Muchas palabras pueden traerse a cuento para argumentar lo que fue la victoria de ayer de Rosario Central sobre Atlético de Rafaela.

Domingo 03 de Noviembre de 2013

Muchas palabras pueden traerse a cuento para argumentar lo que fue la victoria de ayer de Rosario Central sobre Atlético de Rafaela. Hay una que pinta la situación de cuerpo entero: triunfazo. ¿Por el rival? Puede ser. ¿Por las contingencias del partido? Ni hablar. Y para qué contar lo que significa desde lo numérico y como envión anímico a la hora de refirmar una racha ascendente que se traía bajo el brazo. Un cúmulo de sensaciones. A favor y en contra. Porque del escalón de la desazón se pegó un salto al de la ilusión, y de allí al máximo peldaño, el de la alegría incontenible. Entretenido y raro 3 -2 para poner un apoyo más de cara al futuro.

   Un arranque furioso por parte de Central, con dos situaciones claras a los 15 segundos y otra apenas unos segundos después. No pareció casualidad. Eso fue lo que marcó el prólogo de un encuentro eléctrico. Que tuvo muchas situaciones de gol en ambos arcos, polémicas, penales errados. De todo.

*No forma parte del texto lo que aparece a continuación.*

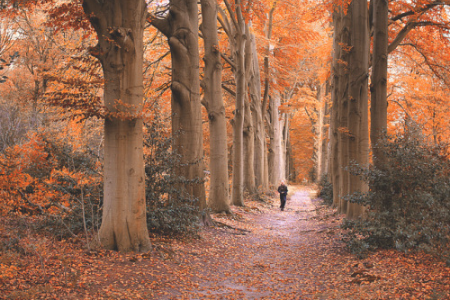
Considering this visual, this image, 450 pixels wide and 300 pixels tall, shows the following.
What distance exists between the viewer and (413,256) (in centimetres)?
649

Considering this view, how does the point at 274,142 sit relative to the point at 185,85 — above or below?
below

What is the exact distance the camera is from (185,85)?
10.2m

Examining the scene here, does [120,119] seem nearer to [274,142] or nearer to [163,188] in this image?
[163,188]

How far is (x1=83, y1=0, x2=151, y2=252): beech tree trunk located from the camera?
6699 millimetres

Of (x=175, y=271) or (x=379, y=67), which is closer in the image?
(x=175, y=271)

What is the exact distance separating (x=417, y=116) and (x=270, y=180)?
11.2m

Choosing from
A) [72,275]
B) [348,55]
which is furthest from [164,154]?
[348,55]

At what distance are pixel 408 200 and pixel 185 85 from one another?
6.07 m

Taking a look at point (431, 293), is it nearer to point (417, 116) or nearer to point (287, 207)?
point (287, 207)

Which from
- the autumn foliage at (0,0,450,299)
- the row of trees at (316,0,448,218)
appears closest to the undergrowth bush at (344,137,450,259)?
the autumn foliage at (0,0,450,299)

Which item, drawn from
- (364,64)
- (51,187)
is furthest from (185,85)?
(364,64)

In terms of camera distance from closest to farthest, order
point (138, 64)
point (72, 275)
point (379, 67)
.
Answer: point (72, 275)
point (138, 64)
point (379, 67)

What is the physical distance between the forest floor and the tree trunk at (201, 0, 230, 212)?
3.38 meters

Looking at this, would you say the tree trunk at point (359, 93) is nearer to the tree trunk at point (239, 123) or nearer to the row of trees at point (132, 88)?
the row of trees at point (132, 88)
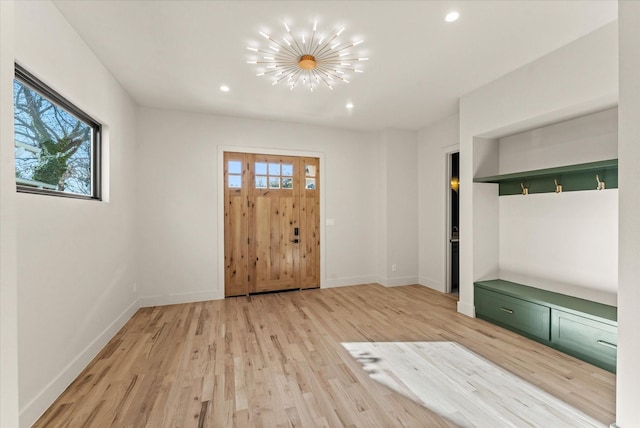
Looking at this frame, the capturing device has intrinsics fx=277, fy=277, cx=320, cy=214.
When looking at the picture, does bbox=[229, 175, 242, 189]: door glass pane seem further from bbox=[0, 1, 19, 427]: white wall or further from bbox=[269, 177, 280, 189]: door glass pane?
bbox=[0, 1, 19, 427]: white wall

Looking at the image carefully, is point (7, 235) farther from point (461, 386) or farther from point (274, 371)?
point (461, 386)

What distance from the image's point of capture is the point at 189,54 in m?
2.74

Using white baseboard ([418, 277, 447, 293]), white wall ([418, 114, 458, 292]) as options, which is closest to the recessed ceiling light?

   Mientras Rafaela buscaba acomodarse de esas estocadas canallas en el arranque, Medina puso un pase profundo para Lagos, que el volante no alcanzó a dominar. Central ya era más. Pero toda esa enjundia en la ofensiva comenzó a compensarse con los errores en el fondo, a espaldas de una zaga central que no daba pie con bola y que le permitió tanto a Albertengo como a Vera maltratar a Caranta. Vera lo tuvo a los 5’ y falló, pero Albertengo, a los 14’, no. Fue un cachetazo importante y un tirón de orejas pronunciado.

   Y ese ida y vuelta nunca se frenó. Es más, se potenció. Porque Ferrari lo tuvo solo de cabeza a los 16’, porque a Carrizo se la sacaron en la línea después de una gran maniobra colectiva (19’), porque Albertengo contó con un mano a mano con Caranta (23’), porque Vera falló de manera inexplicable cuando la quiso poner por arriba del uno canalla (28’), porque Caranta se vistió de héroe en el zurdazo terrible de Canhué (36’). ¿En el medio qué? Dos penales muy claros, uno a Lazo y otro a Luna, que Baliño obvió por completo.

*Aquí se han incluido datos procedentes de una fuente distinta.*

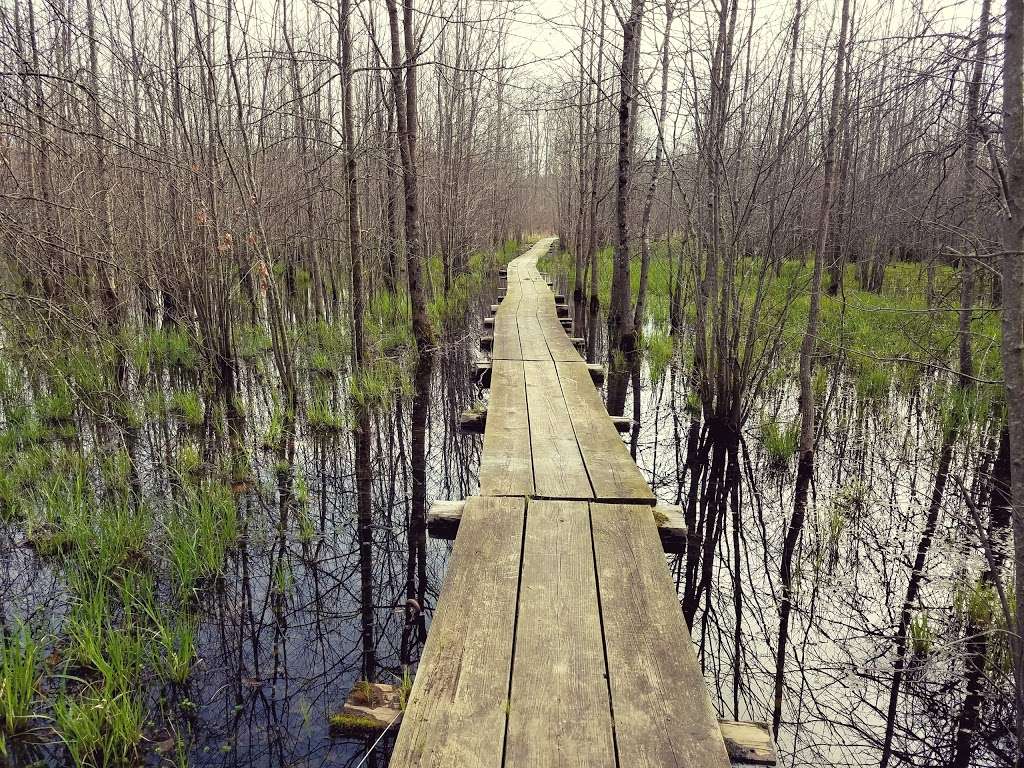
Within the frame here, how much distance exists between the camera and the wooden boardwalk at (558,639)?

   Electricidad pura, pero con un Central abajo en el marcador. Y que recibió otro golpe, que pareció de nocaut, con el penal que el juez cobró de Peppino sobre Vera (lo agarró afuera del área). El uruguayo se encargó de ponerle su sello.

   Pero llegó el penal de Eluchans (y la roja) sobre Medina que Carrizo falló, el inmediato gol de Encina, el mano a mano de Vera que lamió el palo izquierdo de Caranta (60’), el remate de Medina que tapó Conde (65’), el gol del chaqueño (67’), el penal que Conde contuvo a Abreu (81’, mano de Rodales) y, por supuesto, la arremetida de Encina (un paso adelantado) para corregir el cabezazo de Donatti y marcar el tercero.

   Ahí se le abrió la puerta al delirio. A la emoción a la que el hincha le dio rienda suelta después de 90 minutos propicios para el infarto. Un triunfo loco que volvió locos a todos.